Cette association a été
initiée par Maxime Camuzat, 1er vice-président
du Conseil Général du Cher (
publication au JO)
Au CG du Cher, Maxime
Camuzat refuse de voter une augmentation de la fiscalité
à deux chiffres
Lors de la session du 30 mars
2009 du Conseil Général du Cher, le Cabinet Michel Klopfer a dévoilé
les résultats de son
audit sur les finances du département
du Cher[1]. Le
résultat est sans appel : il manque plus de 20 millions
d'euros de dotation d'Etat.
1er vice-président du
Conseil Général du Cher, Maxime Camuzat a refusé
de voter une augmentation de 13 % du taux de la taxe d'habitation
et du foncier non bâti, de 16 % du foncier bâti et
de 19,5 % de la taxe professionnelle lors de la session du
30 mars 2009 du Conseil Général du Cher. Il s'est
donc abstenu pour ne pas faire peser sur les ménages,
"au pouvoir d'achat déjà largement amputé"[2], cette augmentation
très lourde de fiscalité.
"La position que je
prends aujourd'hui n'est donc en aucun cas une rupture avec mes
amis de la majorité départementale, tout au contraire[3]. Elle souligne simplement
que je considère pas qu'il n'y aurait donc pas d'autre
alternative que de voter aujourd'hui la hausse indiquée
dans le rapport de la fiscalité départementale
pour cette année, tout en supprimant dans le budget 2010
« des dépenses » de façon drastique
comme vient de le rappeler Yann Galut [rapporteur PS du budget].

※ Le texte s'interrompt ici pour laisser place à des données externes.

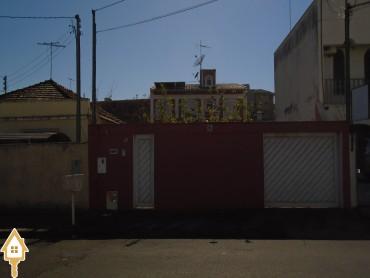 vende-se-casa-centro-uberaba-75967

Cela revient à remettre nous même en cause ce qui
fait, en France, les fondements de ce que l'on appelle le «
service public local », et la « générosité
» dont nous aurions donc fait preuve envers les plus démunis"
Le Vice-Président du
conseil général continue son combat en lançant
une association "SolidarFlop" qui va attaquer l'Etat
en justice. "Je veux réunir tous les citoyens
qui voudraient faire rembourser à l'Etat ce qu'il doit
au conseil général. Nous organisons une résistance
pacifique, démocratique, sous le nom de "SolidarFlop".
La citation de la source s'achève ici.